As for the Behringer DCX: they have messed the unit in the analoge part by iferiour capacitors, inferiour layout and inferiour bypassing. Nothing that could not be fixed at low cost if you have time and skills. But there are lots of threads about it somewhere else.

Thanks for your comment on clock jitter! I fully agree.

Greetings
Michael


Yes, drinking red wine stimulates the production of an specific glue for the bones which is in deficency the older we get.
 
Sorry 'bout the long quotes, but I just thought this could be repeated....
I have to agree with panomaniac, to me some of the big hornsystems I've been lucky to hear here in Norway sound more like real music that anything else....


panomaniac said:
I think that I agree with you there. Because the most neutral, uncolored, realistic systems I have ever heard were horn based. Compared with the very best planars, e.g., Quad ESLs and Magnaplanars, the horns always sounded more like real music to me. All other direct radiating systems sound like speakers to me, as nice as they may be.

When I lived in Paris I was lucky enough to hear, use and live with a number of high end speaker technologies. At the time I also worked in the music business and lived with a cellist ;). My ears were full of live music every day, all day long. As great as some of the systems I heard were, none sounded more like real music to me than the horns. It was not a matter of nuance, the horns nailed it.

The very big horn systems that we put together at the Kiron Theatre demos (designed by J.Hiraga) were by far the best imaging of any system I've heard before or since. Absolutely no problem with mass choral or strings. In fact, that's where they really shone.

What this exercise asks:
A) Reproduce the passage of the horn speaker forum discussion between "As for the Behringer" and "that anything else....", inclusive.
B) Write the next part of the forum discussion about horn speakers, picking up after its final sentence.

Raw data:
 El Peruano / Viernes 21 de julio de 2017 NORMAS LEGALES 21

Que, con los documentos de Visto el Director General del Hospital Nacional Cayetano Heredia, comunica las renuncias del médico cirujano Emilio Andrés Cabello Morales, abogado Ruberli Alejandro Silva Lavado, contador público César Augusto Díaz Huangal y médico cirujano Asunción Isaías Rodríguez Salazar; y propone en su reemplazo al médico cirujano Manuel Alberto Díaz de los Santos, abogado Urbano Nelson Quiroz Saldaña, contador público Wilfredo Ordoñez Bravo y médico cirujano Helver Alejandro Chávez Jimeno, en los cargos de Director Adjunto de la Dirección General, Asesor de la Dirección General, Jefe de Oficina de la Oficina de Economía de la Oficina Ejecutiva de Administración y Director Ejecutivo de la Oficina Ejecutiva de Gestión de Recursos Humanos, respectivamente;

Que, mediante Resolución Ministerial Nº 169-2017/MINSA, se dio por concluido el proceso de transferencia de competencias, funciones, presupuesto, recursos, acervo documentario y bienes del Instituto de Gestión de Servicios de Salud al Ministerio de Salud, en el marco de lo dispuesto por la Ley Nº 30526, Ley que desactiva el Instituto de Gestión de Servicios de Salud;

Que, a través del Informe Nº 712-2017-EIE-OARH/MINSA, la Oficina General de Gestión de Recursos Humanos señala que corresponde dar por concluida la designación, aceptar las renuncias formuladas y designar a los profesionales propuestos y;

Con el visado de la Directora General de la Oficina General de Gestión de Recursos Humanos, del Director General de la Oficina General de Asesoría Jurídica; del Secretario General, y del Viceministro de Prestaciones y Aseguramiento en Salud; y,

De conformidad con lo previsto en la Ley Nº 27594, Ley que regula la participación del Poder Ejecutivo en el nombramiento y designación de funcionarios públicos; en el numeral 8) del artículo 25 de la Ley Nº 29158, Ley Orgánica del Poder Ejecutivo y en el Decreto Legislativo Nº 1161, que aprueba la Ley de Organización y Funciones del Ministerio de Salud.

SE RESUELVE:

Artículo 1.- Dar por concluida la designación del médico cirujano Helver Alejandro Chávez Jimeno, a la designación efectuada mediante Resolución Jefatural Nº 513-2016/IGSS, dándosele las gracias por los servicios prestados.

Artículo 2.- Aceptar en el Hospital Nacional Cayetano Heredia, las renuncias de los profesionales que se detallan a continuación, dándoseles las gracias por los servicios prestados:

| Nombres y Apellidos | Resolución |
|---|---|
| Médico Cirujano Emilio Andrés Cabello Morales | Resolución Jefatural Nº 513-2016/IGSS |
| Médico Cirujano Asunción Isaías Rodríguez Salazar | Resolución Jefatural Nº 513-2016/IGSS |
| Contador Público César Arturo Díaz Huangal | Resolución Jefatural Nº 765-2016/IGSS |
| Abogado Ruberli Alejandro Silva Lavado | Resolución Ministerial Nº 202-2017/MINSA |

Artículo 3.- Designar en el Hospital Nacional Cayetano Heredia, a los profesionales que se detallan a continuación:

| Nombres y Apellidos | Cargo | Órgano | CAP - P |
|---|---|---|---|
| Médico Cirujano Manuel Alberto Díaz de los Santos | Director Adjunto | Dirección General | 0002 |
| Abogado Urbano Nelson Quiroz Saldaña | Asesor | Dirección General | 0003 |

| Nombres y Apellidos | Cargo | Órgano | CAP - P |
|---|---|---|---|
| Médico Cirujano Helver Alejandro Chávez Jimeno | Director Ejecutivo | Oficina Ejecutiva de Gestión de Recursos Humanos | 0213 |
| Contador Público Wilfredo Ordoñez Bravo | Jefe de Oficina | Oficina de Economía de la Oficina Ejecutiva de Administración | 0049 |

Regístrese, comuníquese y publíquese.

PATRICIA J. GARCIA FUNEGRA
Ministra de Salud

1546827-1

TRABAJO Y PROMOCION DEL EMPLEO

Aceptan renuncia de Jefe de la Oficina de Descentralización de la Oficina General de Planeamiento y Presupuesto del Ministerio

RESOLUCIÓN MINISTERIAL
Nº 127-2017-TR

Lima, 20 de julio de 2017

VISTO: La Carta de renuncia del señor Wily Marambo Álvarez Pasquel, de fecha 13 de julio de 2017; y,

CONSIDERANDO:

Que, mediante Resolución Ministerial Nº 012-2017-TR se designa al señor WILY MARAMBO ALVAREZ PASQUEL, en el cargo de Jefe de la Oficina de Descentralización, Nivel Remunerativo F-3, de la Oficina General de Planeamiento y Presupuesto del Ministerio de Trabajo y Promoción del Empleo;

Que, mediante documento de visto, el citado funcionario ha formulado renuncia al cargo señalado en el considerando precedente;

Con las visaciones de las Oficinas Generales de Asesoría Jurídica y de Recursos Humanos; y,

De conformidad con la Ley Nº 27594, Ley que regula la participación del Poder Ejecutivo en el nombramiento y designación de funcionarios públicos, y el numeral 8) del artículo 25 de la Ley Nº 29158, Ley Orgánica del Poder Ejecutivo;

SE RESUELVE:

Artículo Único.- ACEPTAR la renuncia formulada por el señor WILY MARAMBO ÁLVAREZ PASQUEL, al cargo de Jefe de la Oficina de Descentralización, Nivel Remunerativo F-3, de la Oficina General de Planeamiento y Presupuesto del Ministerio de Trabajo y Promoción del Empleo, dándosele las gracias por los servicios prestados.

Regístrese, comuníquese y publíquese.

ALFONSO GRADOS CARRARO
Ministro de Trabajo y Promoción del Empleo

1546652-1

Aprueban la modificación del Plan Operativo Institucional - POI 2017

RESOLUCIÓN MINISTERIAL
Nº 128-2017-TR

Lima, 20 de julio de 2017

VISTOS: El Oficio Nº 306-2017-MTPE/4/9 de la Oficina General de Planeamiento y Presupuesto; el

Results for each task:
A)
As for the Behringer DCX: they have messed the unit in the analoge part by iferiour capacitors, inferiour layout and inferiour bypassing. Nothing that could not be fixed at low cost if you have time and skills. But there are lots of threads about it somewhere else.

Thanks for your comment on clock jitter! I fully agree.

Greetings
Michael


Yes, drinking red wine stimulates the production of an specific glue for the bones which is in deficency the older we get.
 
Sorry 'bout the long quotes, but I just thought this could be repeated....
I have to agree with panomaniac, to me some of the big hornsystems I've been lucky to hear here in Norway sound more like real music that anything else....

B)
So when I was in the thick of live music every day, all day, the good horn systems were by far the most life-like, the most realistic to my ears. Lack of coloration and dynamic ease where where they stood out. No direct radiator was as good, tho many were still quite wonderful to listen to.

But maybe horn colorations just don't bother me. I certainly did not hear them in those systems. I do hear them in lesser horn systems, i.e., most P.A. systems. Is it a matter of taste, or do we actually hear differently?
Lynn Olson said:
There's nothing wrong with your hearing, there's nothing wrong with mine, and similarly for Linkwitz and Geddes. People really do hear differently, although the academic community sometimes says otherwise - again, it's very easy to make a study reach a pre-determined conclusion, especially if Philips or Sony are backing it.

My guess is that working with certain types of audio systems sensitizes us to certain faults, just as people who make color prints in a photo studio can see color differences that are invisible to most of us. I know I am very sensitive to stored energy, having battled against it in loudspeakers since 1975. I'm much less critical of IM distortion and high-level compression, an area where horns are dramatically superior to all other systems.

I find the horn coloration gross and immediately obvious, and not a pleasant euphonic one. But I am aware the dynamic compression and IM distortion congestion of direct-radiators (and electrostats) is completely unacceptable to horn enthusiasts. For them, horns are the only way to go.


panomaniac said:
I have come to believe that. Perhaps it's at the root of so many audio arguments. Some of it is condtioning, some of it innate.

But it's a subject that mertis a whole thread to itself. I'll start one later today.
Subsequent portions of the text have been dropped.